Seeing the Whole You: Kimberlé Crenshaw's Intersectionality and What It Means for Your Mental Health

Have you ever felt like the world only sees one part of you at a time — your race, or your gender, or your sexuality — but never the full, complex, layered person you actually are? If so, you're not alone. And there's a framework that puts a name to exactly that experience: intersectionality.

Coined by legal scholar and civil rights advocate Kimberlé Crenshaw in her landmark 1989 paper, intersectionality began as a legal argument. Crenshaw was examining a discrimination case in which Black women were being failed by the courts — not because bias didn't exist, but because the law at the time only recognized race-based discrimination and gender-based discrimination as separate categories. It couldn't account for the unique harm experienced by someone who was both Black and a woman simultaneously.

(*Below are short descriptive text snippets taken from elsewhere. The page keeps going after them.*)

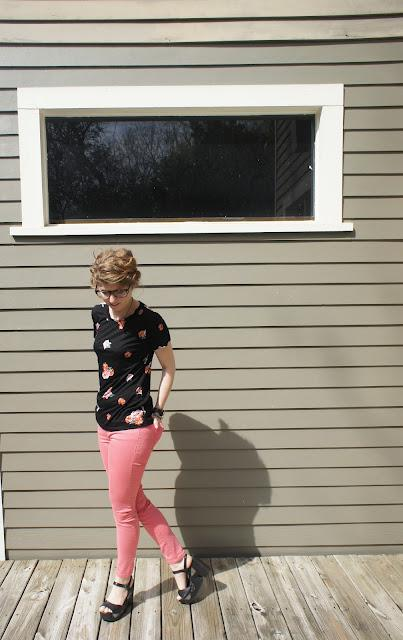 outfit post: floral and pinks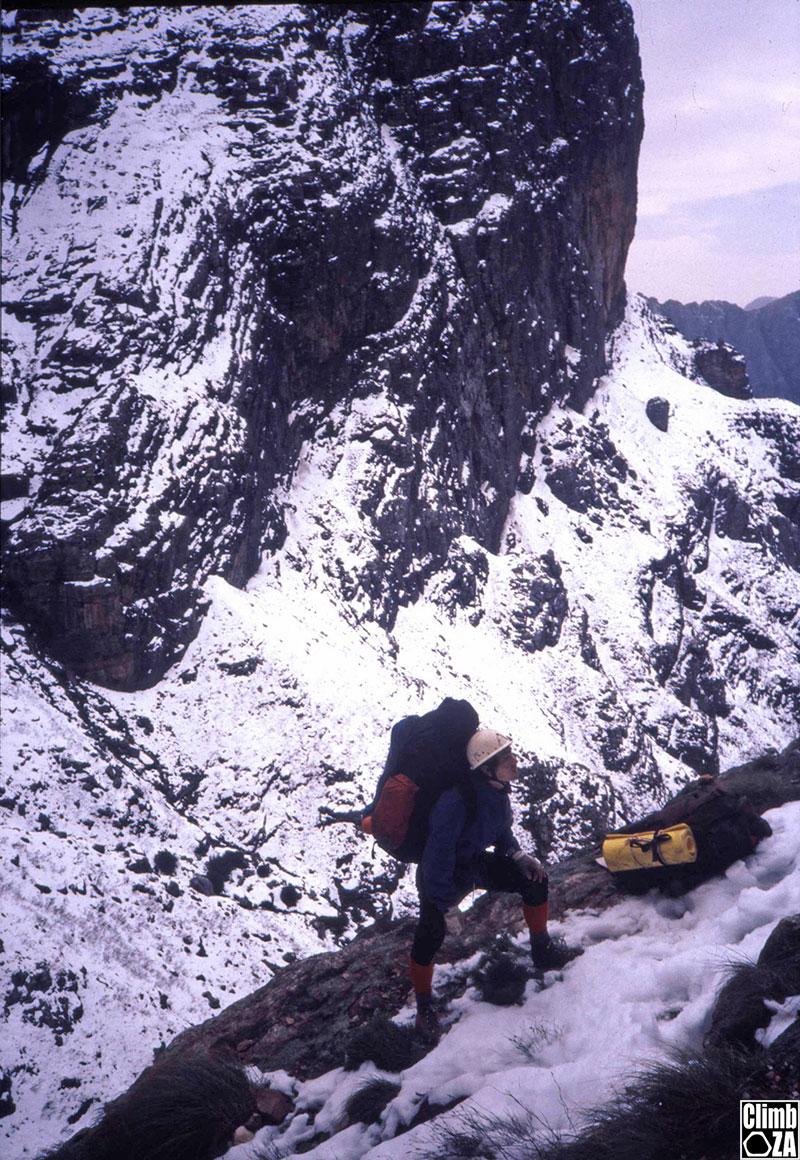Alpine conditions on Klein Winterhoek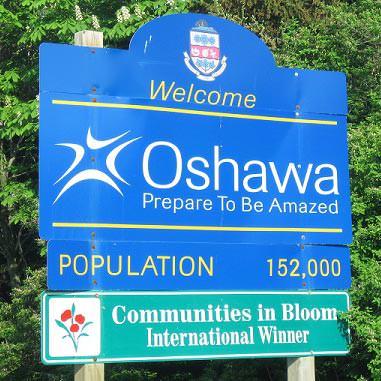 Oshawa Web Design Durham Region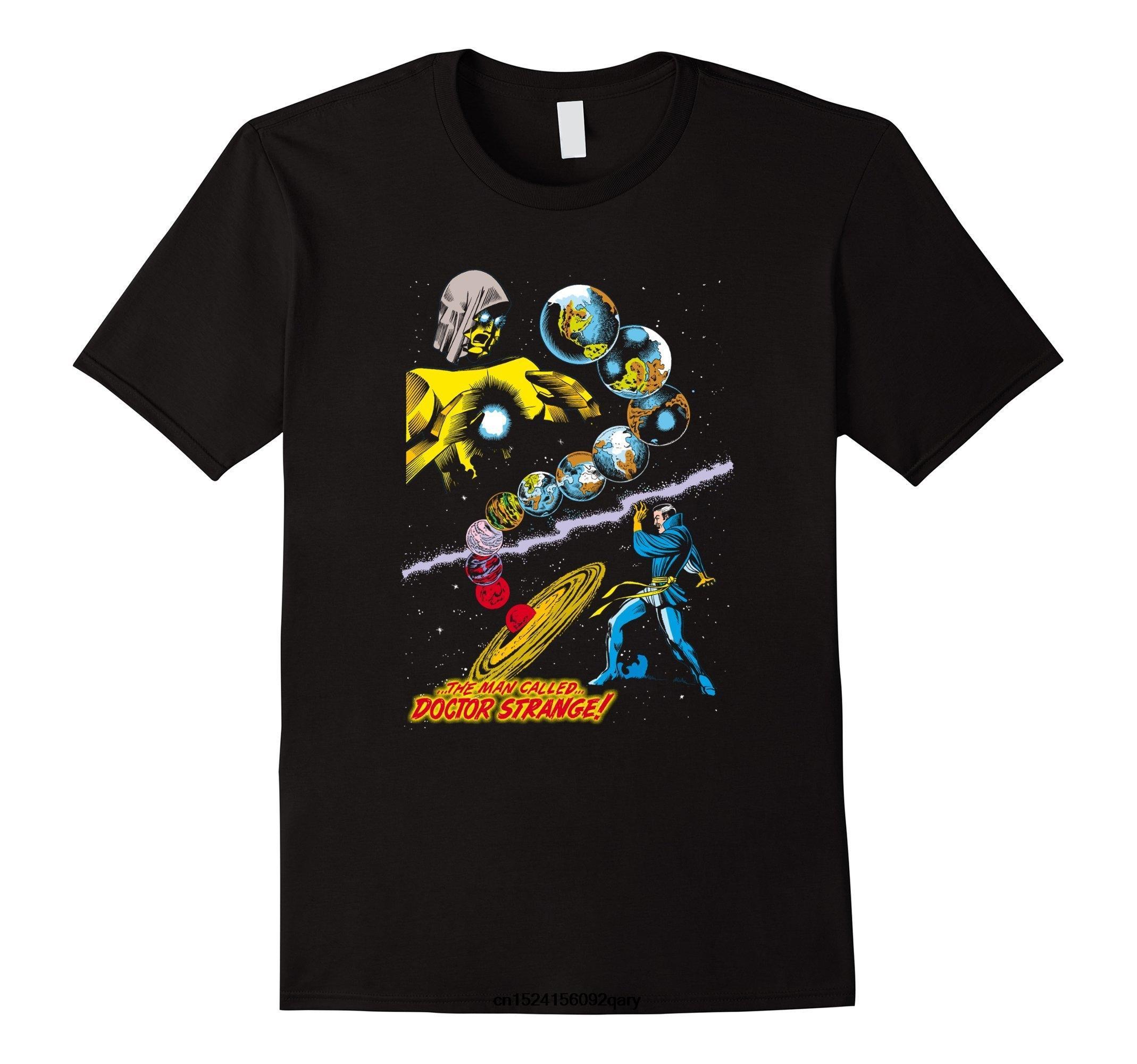 Erkekler Komik Tişörtlü Serin Tişört Doktor Strange Dünyalar Grafik Tişört Baskı Tişört Erkek Yaz Pamuk Düşük Fiyat En Tee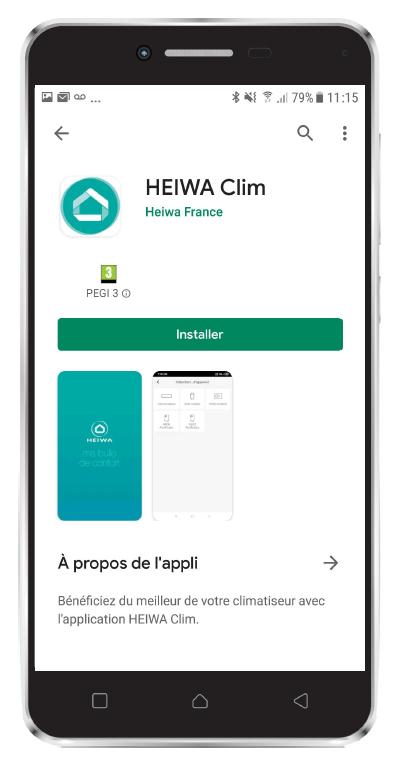 Visuel Android avec Application Heiwa Clim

The law, in other words, could only see one thing at a time.

Crenshaw named this gap "intersectionality" — the idea that our multiple social identities (race, gender, sexuality, class, disability, immigration status, religion, and more) don't exist independently of one another. They overlap, interact, and compound in ways that create entirely distinct experiences of both privilege and oppression. A Black woman's experience of the world is not simply the experience of being Black plus the experience of being a woman. It is its own unique reality, shaped by both — and shaped by how those identities are perceived and treated together.

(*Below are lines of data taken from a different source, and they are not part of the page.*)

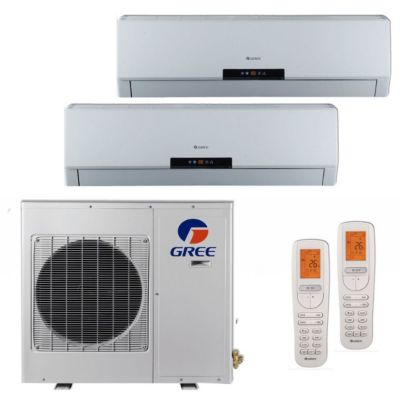 Gree MULTI18BNEO200 - 18,000 BTU +Multi Dual-Zone Wall Mount Mini Split Air Conditioner Heat Pump 208-230V (9-9)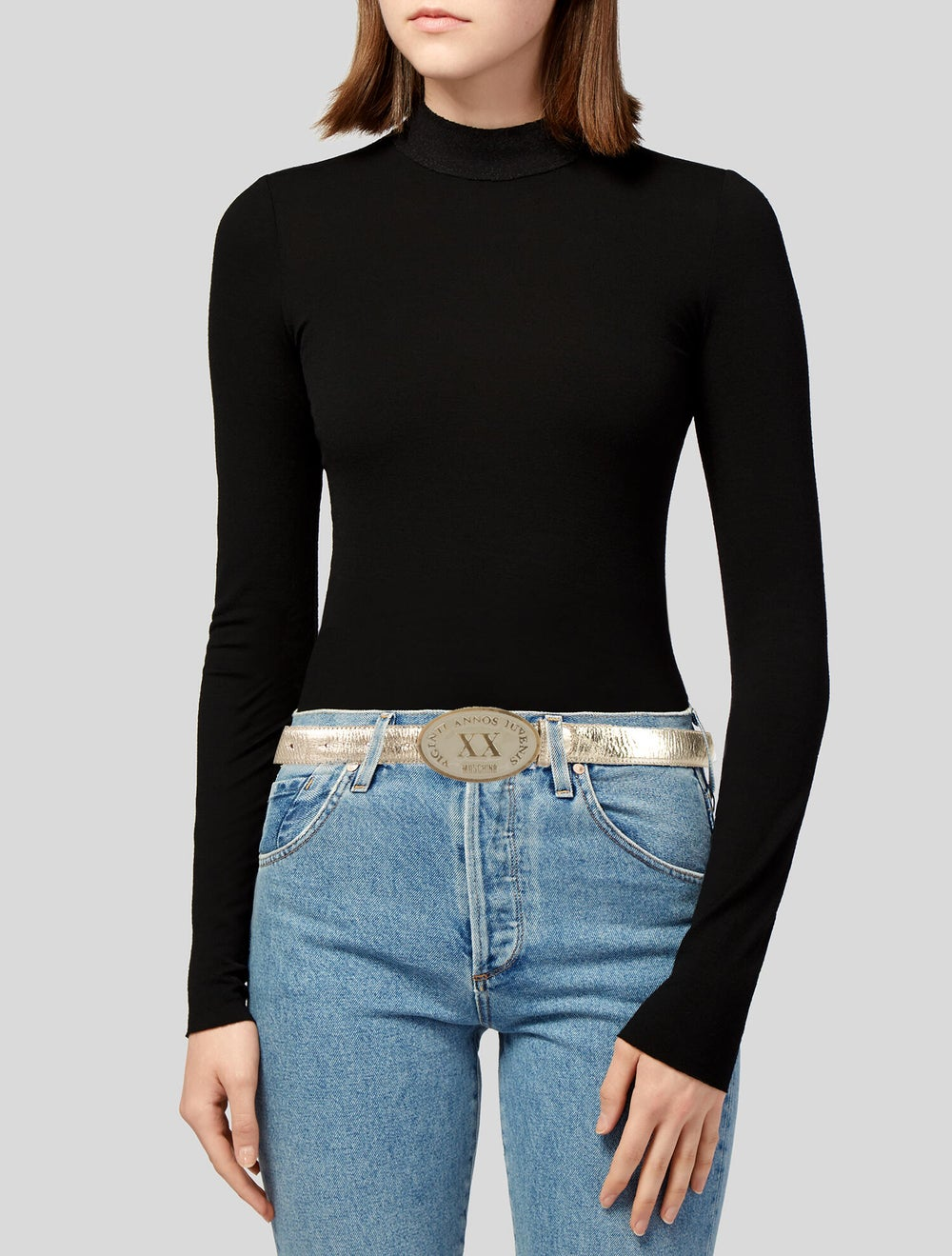 Moschino Leather Belt Gold - image 2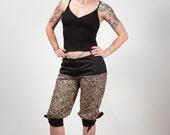 Leopard Print Summer Cropped Trousers, Capris, Rockabilly, custom size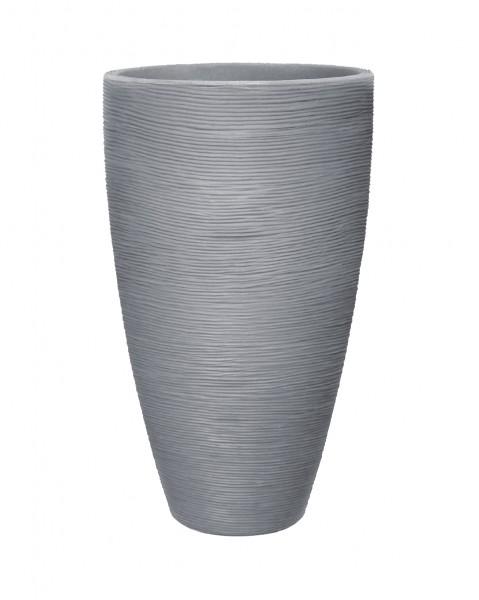 Topf mit Rillenoptik D.45xH70 cm steingrau rund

Why This Matters Beyond the Courtroom

Crenshaw's framework was rooted in law, but its implications rippled far beyond legal theory. Intersectionality became a cornerstone of social justice movements, academic scholarship, and — critically — mental health practice.

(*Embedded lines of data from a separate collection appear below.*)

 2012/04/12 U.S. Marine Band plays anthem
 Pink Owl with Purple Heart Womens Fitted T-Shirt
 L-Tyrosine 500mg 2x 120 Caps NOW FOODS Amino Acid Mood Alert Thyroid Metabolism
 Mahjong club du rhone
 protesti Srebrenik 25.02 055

Here's why: if we only look at one dimension of a person's identity when trying to understand their mental health, we miss most of the picture. A queer Latinx person navigating anxiety isn't just managing anxiety in a generic sense. They may be navigating family expectations shaped by cultural norms around gender and sexuality, community belonging that feels conditional, microaggressions in predominantly white LGBTQ+ spaces, language barriers in accessing care, and the psychological toll of code-switching across multiple worlds. All of these threads are woven together.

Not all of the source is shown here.